ЗАДАНИЯ
(1) Перепишите из отрывка о театральной работе Арто всё, начиная со слов «В декабре 1922» и вниз до слов «Шанель создала костюмы.».
(2) Ответьте на вопросы по отрывку о театральной работе Арто.
(a) Кто создал декорации к спектаклю «Антигона»?
(b) Какую роль Арто получил в «Балаганчике» Блока?
(c) Кого Арто играл в пьесе Карела Чапека «R. U. R.»?
(3) Напишите продолжение отрывка о театральной работе Арто, которое следует за его последним предложением.

ПРИВЕДЕННЫЙ ОТРЫВОК
========

В декабре 1922 года Арто принял участие в короткой получасовой постановке, которая, однако, запомнилась на долгие годы. Театр «Ателье» показал спектакль «Антигона» на основе вольного прозаического перевода трагедии Софокла, выполненного Жаном Кокто. Креона играл Дюллен, Антигону — Женика Атанасиу, в которую Арто был влюблен. Сам Арто играл Тирезия. Музыку к спектаклю написал А. Онеггер, декорации — П. Пикассо. Коко Шанель создала костюмы.

Благодаря «Антигоне» Арто перезнакомился, как сообщает его биограф Жан-Луи Вро, со «всем Парижем». «На репетициях присутствовало много людей из высшего общества. Кокто и его свита, Радиге, обезумевший от восхищения, мадемуаземль Шанель, которая всем заправляла, повелевая Пикассо использовать светло-сиреневую ткань, на которой он должен был нарисовать колонны сангиной, посылая Кокто на ул. Камбон за карнавальными масками, которые она прикрепила к декорации Пикассо».

И все же, несмотря на успехи, Арто уходит из театра «Ателье». Жорж Питоев приглашает его на роль суфлера в спектакле «Шесть персонажей в поисках автора» Л. Пиранделло. За несколько дней до генеральной репетиции Арто исчезает. По возвращении в Париж он вынужден удовлетвориться участием в массовых сценах спектакля.

В октябре 1923 года Арто получил маленькую роль одного из телохранителей в комедии Анри Фортюни, которая шла в студии на Елисейских полях, и роль первого министра в «Балаганчике» Блока. «Балаганчик» шел на другой сцене — в «Театре Елисейских полей» перед двухактной пьесой Л. Н. Толстого «От ней все качества».

Зима 1923 года оказалась трудным временем для Арто. Желая оказать ему содействие, Питоев поселил Арто в комнате рядом с театром.

В марте 1924 года состоялась премьера пьесы Карела Чапека «R. U. R.» («Россмусовские универсальные роботы»). Арто играл роль робота Мариуса.

========

ЗАПИСАННЫЕ СВЕДЕНИЯ
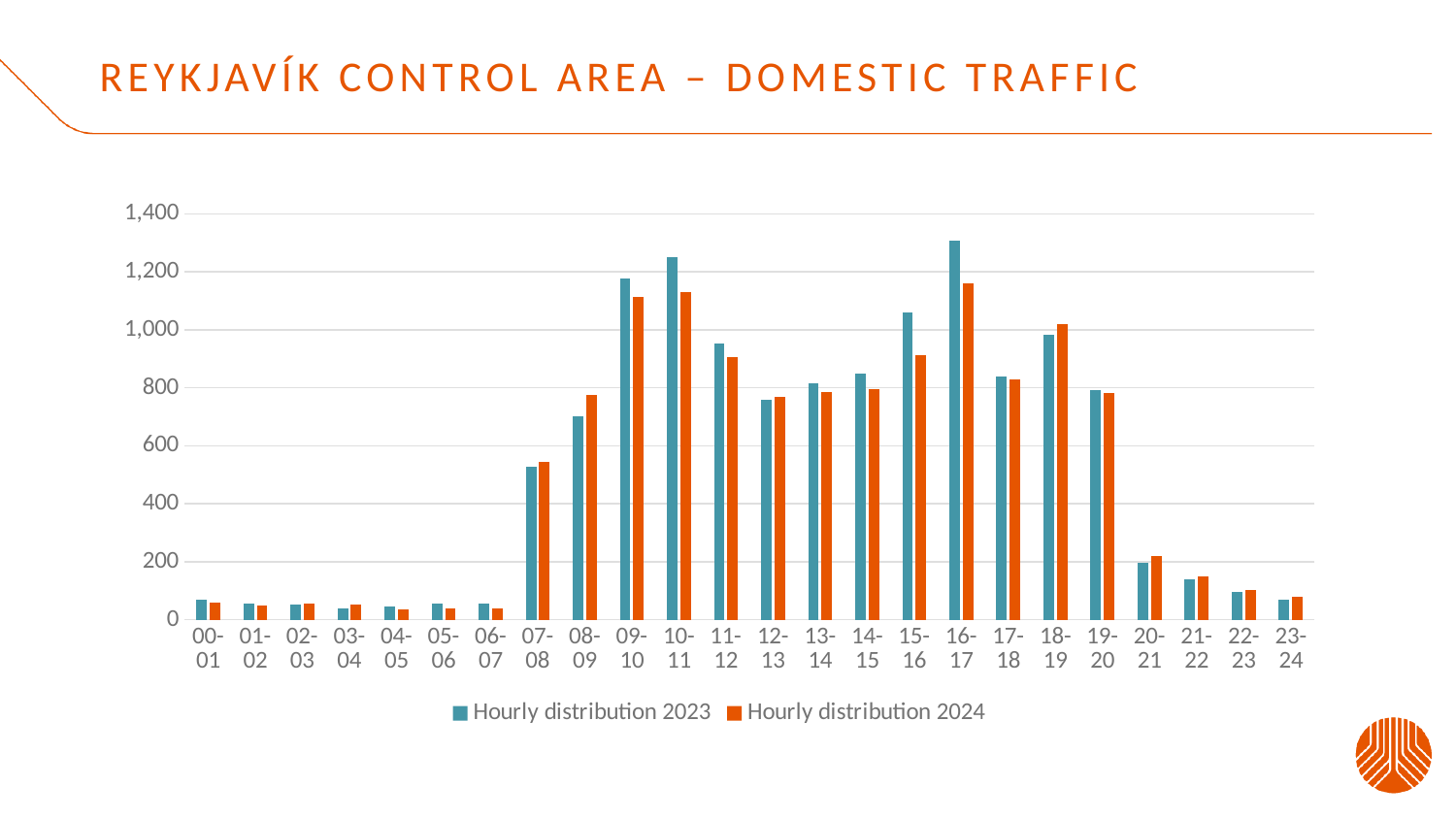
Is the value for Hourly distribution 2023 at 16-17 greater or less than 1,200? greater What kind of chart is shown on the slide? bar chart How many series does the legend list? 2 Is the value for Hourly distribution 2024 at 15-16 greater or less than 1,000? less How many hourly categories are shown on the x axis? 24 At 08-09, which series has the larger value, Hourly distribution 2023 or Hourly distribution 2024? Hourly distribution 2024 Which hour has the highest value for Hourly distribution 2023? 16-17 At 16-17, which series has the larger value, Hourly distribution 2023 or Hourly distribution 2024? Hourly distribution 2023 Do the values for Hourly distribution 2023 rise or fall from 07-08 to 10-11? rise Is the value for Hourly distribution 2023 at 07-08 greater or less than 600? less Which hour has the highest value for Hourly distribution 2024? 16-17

========

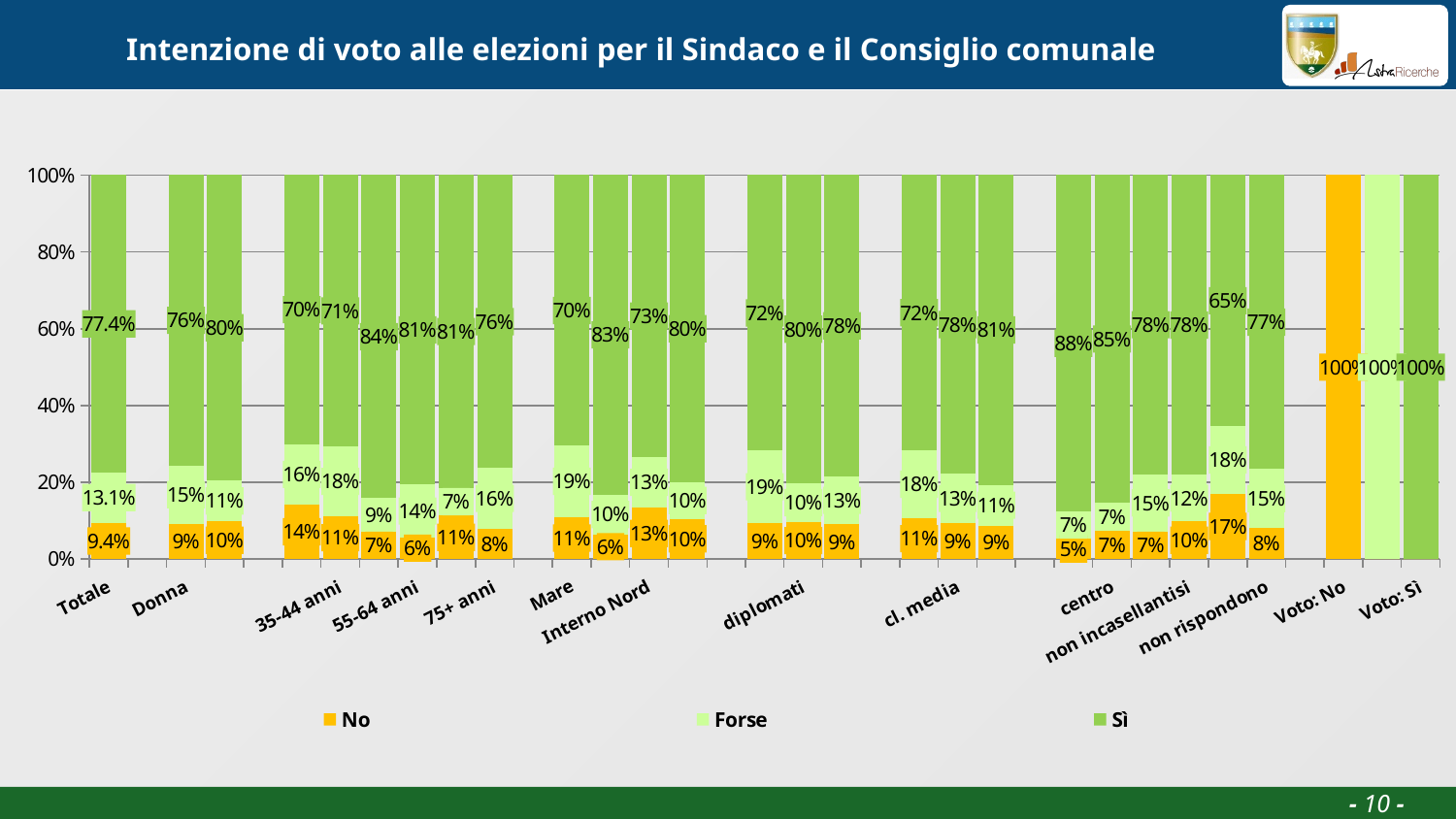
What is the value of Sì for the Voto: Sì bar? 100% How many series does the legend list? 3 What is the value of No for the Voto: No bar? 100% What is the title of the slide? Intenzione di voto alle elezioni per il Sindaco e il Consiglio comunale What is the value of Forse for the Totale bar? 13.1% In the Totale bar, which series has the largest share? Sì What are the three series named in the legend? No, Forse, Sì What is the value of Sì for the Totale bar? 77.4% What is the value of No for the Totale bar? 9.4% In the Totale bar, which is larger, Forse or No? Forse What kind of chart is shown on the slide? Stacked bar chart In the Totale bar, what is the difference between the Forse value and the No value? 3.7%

========

ОТВЕТЫ ПО НОМЕРАМ
(1)
В декабре 1922 года Арто принял участие в короткой получасовой постановке, которая, однако, запомнилась на долгие годы. Театр «Ателье» показал спектакль «Антигона» на основе вольного прозаического перевода трагедии Софокла, выполненного Жаном Кокто. Креона играл Дюллен, Антигону — Женика Атанасиу, в которую Арто был влюблен. Сам Арто играл Тирезия. Музыку к спектаклю написал А. Онеггер, декорации — П. Пикассо. Коко Шанель создала костюмы.

(2)
(a) П. Пикассо.
(b) Роль первого министра.
(c) Робота Мариуса.

(3)
Первую значительную роль в кино Арто получил в 1926 году в фильме Абеля Ганса «Наполеон». Арто создал в нем весьма впечатляющий образ Марата. Критика отмечала, что особенно ему удалась сцена смерти Марата. Сохранились фотографии Арто в этом фильме и описание облика Арто — Марата на монтажном листе фильма, сделанное Абелем Гансом. Этот четырехчасовой фильм был восстановлен и с большим успехом демонстрировался во Франции в 70-х годах.

Бесспорной удачей Арто был образ брата Масье, духовника Жанны д’Арк в знаменитом фильме К.-Т. Дрейера «Страсти Жанны д’Арк». При монтировке фильма несколько эпизодов с Арто были вырезаны, но все, кто видел фильм (а он демонстрировался у нас на просмотрах и дважды по телевидению), запомнили величественный безмолвный образ, который был создан в то время уже зрелым артистом.

До 1935 года Арто снимался еще в нескольких фильмах: «Деревянные кресты» (реж. Раймон Бернар), «Матерь скорбящая» (реж. Ф. Ланг), «Вечный жид» (реж. Луи-Мора), «Деньги» (реж. Марсель Лербье). Он сыграл роль молодого нищего в фильме «Трехгрошевая опера» (реж. Г. Пабст).

«Театр Альфреда Жарри»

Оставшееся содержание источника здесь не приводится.